Report how many of the lines below contain the string "shadow", with case counting, and give only the number.

----

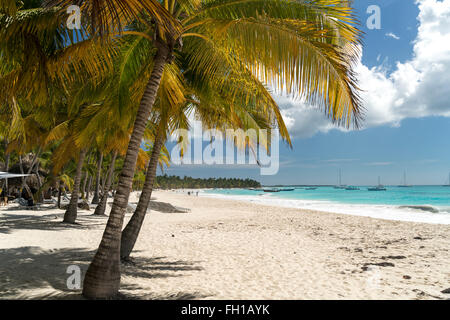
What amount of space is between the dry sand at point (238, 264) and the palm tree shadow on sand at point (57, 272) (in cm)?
1

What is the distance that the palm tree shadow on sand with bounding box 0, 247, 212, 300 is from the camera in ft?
14.8

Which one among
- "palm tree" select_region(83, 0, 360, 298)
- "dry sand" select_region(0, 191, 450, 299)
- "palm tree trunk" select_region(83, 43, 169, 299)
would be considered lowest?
"dry sand" select_region(0, 191, 450, 299)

----

*Problem solution*. 2